=== Задания ===
**a)** Назовите деревья, которые, согласно тексту о берёзе, лидируют по распространённости в России.
**b)** Перечислите все виды искусства, в которых, по словам текста о берёзе, есть примеры того, что берёза воплощает российскость.

=== Фрагмент текста ===
Красивых деревьев на свете много, но самое родное — это, конечно, берёза. Рассказываем, как так получилось и за что мы её полюбили. А также о том, можно ли обниматься с французскими берёзами, как добыть сок и при чём тут Штирлиц, Василий Шукшин, князь Вяземский, ампирная мебель и валютный магазин эпохи застоя.
В рубрике «Фишки России» мы рассказываем о вещах и явлениях, которые с высокой вероятностью встречаются именно, а иногда и только у нас. Без них не обойтись, если нужно было бы открыть Музей российского настоящего.
В этом материале мы о берёзе. Берёза не самое распространённое в России дерево, и в Европейской части, и уж тем более за Уралом. Лидируют ели и пихты. И всё же именно берёза оказалась символом родины для многих, кто родился в нашей стране. Причём, в отличие, например, от медведя и балалайки, которые равны понятию «Россия» в сознании иностранцев, берёза — давно воплощение российскости для нас самих. Примеров тому много и в прозе, и в поэзии, и в живописи, и позднее в кино. А истоки этой любви к чёрно-белым стволам обнаруживаются в фольклоре. Впрочем, и это неудивительно. Ведь берёза — одно из самых удобных в быту деревьев: её дрова хороши, сок полезен, из ветвей выходит отличный веник для бани, на берёсте можно писать, а ещё из неё чего только не делают — от посуды до обуви. Но, как это бывает с любым символом, однажды он рискует превратиться в банальность. И это тоже с берёзой случалось. Рассказываем.

=== Исходные данные ===
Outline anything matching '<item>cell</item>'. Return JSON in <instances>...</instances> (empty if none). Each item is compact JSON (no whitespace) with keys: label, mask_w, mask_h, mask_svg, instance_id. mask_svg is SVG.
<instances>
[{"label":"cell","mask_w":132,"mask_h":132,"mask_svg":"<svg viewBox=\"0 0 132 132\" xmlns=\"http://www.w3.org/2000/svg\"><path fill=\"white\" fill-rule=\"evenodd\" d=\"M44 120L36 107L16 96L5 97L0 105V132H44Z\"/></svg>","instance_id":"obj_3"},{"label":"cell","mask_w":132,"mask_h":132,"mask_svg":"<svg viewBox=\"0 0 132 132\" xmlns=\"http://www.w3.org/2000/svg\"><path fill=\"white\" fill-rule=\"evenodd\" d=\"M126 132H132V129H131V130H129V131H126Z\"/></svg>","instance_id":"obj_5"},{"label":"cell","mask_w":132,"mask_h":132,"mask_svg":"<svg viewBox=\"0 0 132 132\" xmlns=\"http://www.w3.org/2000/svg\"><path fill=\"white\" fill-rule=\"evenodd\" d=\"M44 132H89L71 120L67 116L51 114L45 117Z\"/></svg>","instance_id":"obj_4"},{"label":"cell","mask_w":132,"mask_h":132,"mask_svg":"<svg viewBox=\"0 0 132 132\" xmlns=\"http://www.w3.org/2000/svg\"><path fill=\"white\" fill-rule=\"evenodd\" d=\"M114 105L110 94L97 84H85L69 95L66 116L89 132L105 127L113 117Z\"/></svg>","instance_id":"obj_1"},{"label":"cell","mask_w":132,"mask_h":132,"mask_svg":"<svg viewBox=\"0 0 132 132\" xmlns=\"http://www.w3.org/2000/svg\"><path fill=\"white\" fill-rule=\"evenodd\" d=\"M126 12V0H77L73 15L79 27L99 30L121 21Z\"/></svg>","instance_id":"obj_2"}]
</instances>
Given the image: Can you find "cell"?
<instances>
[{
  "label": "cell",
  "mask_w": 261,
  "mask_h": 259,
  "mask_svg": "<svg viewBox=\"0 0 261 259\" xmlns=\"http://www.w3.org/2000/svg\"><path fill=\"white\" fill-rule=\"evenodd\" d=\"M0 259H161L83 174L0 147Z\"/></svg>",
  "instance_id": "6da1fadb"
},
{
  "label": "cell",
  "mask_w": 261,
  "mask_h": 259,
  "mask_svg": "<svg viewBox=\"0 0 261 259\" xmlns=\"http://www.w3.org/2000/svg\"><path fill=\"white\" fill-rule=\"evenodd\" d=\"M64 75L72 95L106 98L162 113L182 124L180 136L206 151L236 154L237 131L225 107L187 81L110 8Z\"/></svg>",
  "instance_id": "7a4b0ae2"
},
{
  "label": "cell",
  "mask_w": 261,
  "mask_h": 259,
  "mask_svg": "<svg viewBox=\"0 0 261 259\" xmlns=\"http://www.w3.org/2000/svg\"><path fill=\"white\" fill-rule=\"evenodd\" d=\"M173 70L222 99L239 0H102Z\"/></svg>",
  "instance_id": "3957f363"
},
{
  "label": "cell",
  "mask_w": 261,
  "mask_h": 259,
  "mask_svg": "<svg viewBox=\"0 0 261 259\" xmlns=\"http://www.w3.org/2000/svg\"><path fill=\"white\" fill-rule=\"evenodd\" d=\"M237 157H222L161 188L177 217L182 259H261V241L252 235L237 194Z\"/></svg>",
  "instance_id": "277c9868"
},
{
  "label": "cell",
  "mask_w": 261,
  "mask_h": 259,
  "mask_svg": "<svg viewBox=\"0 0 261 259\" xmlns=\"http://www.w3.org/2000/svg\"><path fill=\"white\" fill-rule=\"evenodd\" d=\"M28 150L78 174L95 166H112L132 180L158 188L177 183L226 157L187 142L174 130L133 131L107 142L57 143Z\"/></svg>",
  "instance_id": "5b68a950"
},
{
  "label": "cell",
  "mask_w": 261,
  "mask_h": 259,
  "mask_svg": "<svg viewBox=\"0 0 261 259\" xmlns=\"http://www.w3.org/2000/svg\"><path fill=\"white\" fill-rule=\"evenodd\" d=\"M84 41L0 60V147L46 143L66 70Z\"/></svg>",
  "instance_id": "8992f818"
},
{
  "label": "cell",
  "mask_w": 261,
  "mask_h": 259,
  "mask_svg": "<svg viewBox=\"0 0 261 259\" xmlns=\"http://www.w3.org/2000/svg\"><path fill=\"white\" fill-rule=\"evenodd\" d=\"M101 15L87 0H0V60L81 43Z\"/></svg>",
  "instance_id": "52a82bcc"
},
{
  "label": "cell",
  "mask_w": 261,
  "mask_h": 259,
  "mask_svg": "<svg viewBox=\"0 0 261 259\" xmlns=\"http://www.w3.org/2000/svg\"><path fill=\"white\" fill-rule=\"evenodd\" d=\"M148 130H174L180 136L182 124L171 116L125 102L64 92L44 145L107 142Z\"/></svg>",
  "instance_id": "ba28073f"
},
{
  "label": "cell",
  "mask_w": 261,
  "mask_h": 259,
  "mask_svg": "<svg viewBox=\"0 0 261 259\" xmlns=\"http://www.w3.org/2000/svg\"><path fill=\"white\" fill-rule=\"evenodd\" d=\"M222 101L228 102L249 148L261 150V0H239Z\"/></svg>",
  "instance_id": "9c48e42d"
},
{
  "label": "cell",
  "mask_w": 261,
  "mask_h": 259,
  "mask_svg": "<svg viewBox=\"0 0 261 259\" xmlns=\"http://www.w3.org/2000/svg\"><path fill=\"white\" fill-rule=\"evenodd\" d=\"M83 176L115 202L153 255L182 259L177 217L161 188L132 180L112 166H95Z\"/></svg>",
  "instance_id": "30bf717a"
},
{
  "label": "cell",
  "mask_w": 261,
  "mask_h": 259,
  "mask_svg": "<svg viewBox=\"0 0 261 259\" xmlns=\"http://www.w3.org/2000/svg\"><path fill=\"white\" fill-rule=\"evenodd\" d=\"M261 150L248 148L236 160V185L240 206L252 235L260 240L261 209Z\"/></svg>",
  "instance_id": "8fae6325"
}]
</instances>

=== Ответы к заданиям ===
**a)** Ели и пихты.

**b)** Проза, поэзия, живопись, кино.